Records of spatial reasoning questions
***

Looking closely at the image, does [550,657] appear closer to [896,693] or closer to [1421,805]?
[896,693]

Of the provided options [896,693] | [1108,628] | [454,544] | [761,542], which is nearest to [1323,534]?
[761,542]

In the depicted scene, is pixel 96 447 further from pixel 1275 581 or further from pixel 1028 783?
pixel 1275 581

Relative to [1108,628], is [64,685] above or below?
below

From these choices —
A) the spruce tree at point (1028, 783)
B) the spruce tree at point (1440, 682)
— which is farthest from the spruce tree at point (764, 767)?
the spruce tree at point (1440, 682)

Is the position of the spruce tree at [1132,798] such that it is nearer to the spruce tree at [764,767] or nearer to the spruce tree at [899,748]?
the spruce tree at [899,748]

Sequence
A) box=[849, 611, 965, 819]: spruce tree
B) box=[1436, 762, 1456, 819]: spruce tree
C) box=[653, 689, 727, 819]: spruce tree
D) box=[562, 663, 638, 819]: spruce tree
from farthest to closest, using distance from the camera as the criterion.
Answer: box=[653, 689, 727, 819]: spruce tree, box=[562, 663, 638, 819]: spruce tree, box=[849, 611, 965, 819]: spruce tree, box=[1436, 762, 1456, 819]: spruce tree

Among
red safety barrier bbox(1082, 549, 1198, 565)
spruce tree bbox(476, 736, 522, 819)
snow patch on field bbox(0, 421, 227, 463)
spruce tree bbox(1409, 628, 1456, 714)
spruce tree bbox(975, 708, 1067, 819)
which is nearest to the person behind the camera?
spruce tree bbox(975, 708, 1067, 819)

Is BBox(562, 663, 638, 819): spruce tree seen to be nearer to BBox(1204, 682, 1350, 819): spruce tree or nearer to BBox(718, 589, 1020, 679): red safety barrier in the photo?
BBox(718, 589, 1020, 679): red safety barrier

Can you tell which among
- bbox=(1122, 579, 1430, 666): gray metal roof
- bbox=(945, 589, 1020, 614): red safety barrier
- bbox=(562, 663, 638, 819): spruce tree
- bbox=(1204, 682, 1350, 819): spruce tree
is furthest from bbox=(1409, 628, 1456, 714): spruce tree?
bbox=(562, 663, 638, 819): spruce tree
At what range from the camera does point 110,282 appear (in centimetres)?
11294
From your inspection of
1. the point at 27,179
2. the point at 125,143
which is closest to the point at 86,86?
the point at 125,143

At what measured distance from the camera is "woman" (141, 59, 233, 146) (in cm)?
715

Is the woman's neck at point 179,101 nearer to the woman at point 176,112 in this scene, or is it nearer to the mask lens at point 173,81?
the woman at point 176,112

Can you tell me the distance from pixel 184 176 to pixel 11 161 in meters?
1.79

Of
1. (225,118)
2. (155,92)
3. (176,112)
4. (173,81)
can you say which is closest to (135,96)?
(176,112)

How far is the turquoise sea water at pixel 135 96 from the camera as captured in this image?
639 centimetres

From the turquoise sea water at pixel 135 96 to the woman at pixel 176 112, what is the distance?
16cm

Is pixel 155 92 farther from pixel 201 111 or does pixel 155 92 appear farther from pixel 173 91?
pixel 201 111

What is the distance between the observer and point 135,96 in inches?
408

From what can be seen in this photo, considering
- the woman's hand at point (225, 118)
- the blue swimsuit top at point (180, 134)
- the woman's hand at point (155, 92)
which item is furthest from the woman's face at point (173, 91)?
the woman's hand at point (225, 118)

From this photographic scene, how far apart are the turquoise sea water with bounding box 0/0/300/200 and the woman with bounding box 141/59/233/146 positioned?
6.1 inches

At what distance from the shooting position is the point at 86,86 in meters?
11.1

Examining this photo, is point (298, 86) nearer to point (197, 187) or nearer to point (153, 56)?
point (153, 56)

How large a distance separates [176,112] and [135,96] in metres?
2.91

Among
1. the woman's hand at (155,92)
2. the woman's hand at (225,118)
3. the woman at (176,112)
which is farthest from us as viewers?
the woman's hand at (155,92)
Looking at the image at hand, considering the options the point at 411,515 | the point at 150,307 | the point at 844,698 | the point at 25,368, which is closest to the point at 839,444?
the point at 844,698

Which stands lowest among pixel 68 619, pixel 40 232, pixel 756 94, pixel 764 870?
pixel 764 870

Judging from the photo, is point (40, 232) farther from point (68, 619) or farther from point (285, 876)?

***

* **Problem requirements**
Repeat, without change, each line of the data above from the one that contains "From this photographic" through the final line, counting both.

* **Answer**
From this photographic scene, how far apart are the turquoise sea water with bounding box 0/0/300/200 and the woman with bounding box 141/59/233/146 positioned?
6.1 inches

At what distance from the shooting position is the point at 86,86 in meters?
11.1

Examining this photo, is point (298, 86) nearer to point (197, 187) or nearer to point (153, 56)?
point (153, 56)

How large a distance separates [176,112] and [135,96] in metres?
2.91

Among
1. the woman's hand at (155,92)
2. the woman's hand at (225,118)
3. the woman at (176,112)
which is farthest from us as viewers?
the woman's hand at (155,92)
Looking at the image at hand, considering the options the point at 411,515 | the point at 150,307 | the point at 844,698 | the point at 25,368, which is closest to the point at 839,444?
the point at 844,698

Which stands lowest among pixel 68 619, pixel 40 232, pixel 756 94, pixel 764 870?
pixel 764 870

Judging from the photo, is point (40, 232) farther from point (68, 619) or farther from point (285, 876)?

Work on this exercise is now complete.